Dataset excerpts
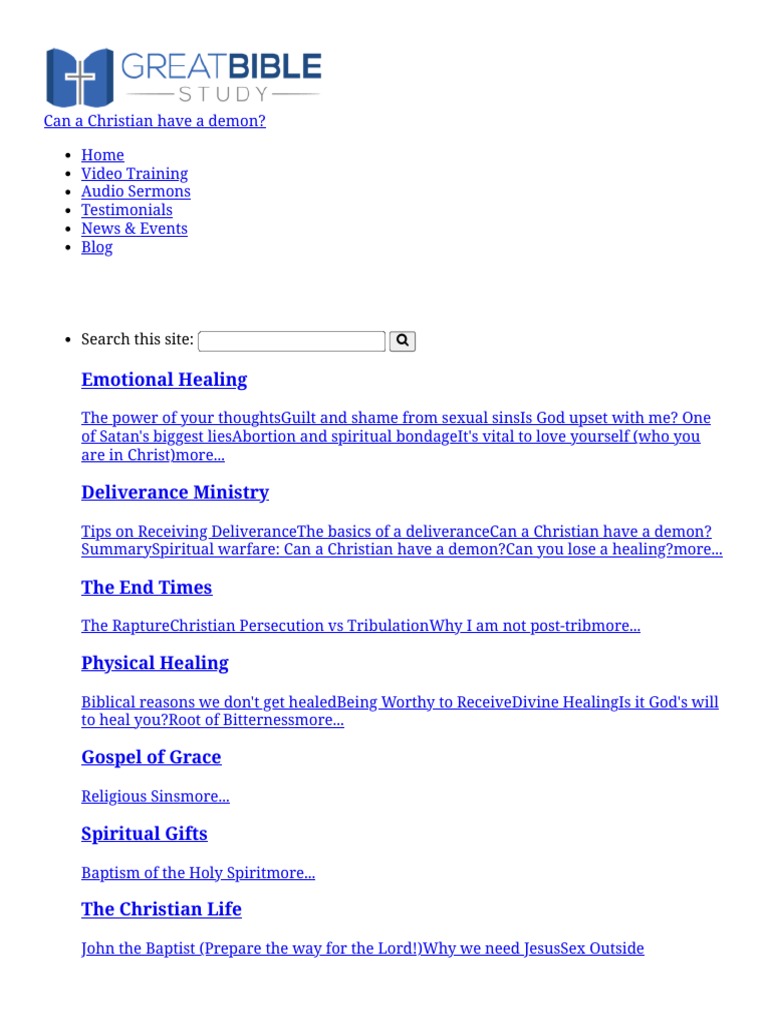 Deliverance visual data 6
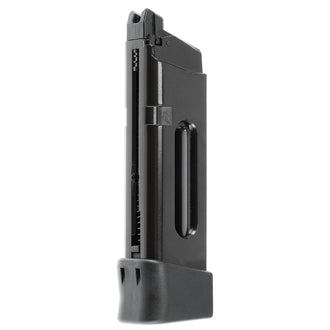 Magazin cal. 4,5 mm (.177) BB CO₂ 17 Schuss
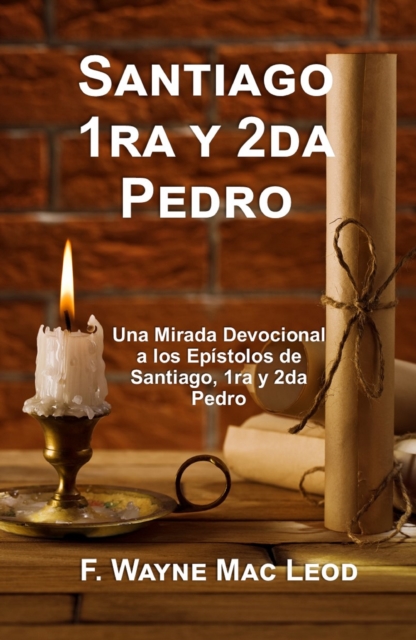 Santiago, 1ra Y 2da Pedro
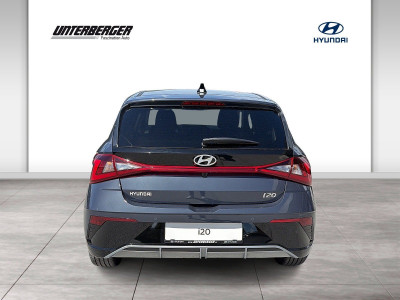 Hyundai i20 Neuwagen Hyundai i20 Neuwagen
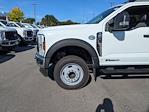 New 2025 Ford F-550 Crew Cab 12' PJ's Steel Dump Truck for sale #T580835 - photo 9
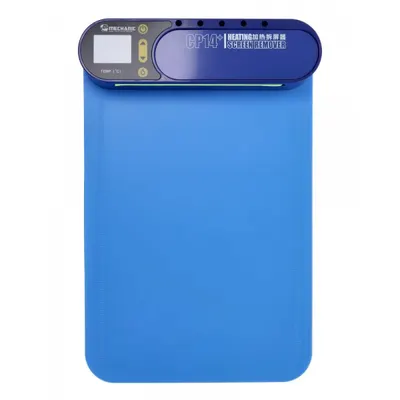 Statie Separare Display Touchscreen Mechanic CP14+
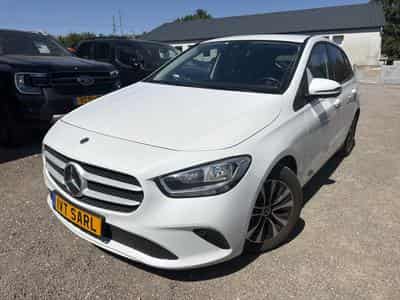 Mercedes B 180 136CV AUTO ATT-REM. (2021) - Foto 1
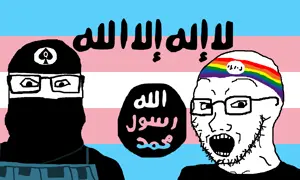 lgbtpilled isis.png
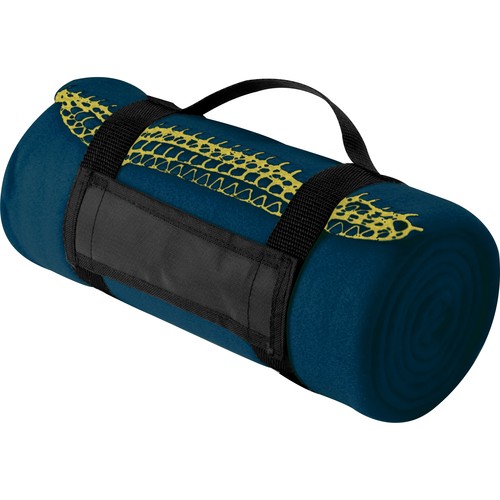 Fleece picnic and sofa blanket Fleece picnic and sofa blanket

* [Exercise] Please reproduce all of the material above word for word, leaving out the pictures.

* [Solution to the exercise]
 Deliverance visual data 6
 Magazin cal. 4,5 mm (.177) BB CO₂ 17 Schuss
 Santiago, 1ra Y 2da Pedro
 Hyundai i20 Neuwagen Hyundai i20 Neuwagen
 New 2025 Ford F-550 Crew Cab 12' PJ's Steel Dump Truck for sale #T580835 - photo 9
 Statie Separare Display Touchscreen Mechanic CP14+
 Mercedes B 180 136CV AUTO ATT-REM. (2021) - Foto 1
 lgbtpilled isis.png
 Fleece picnic and sofa blanket Fleece picnic and sofa blanket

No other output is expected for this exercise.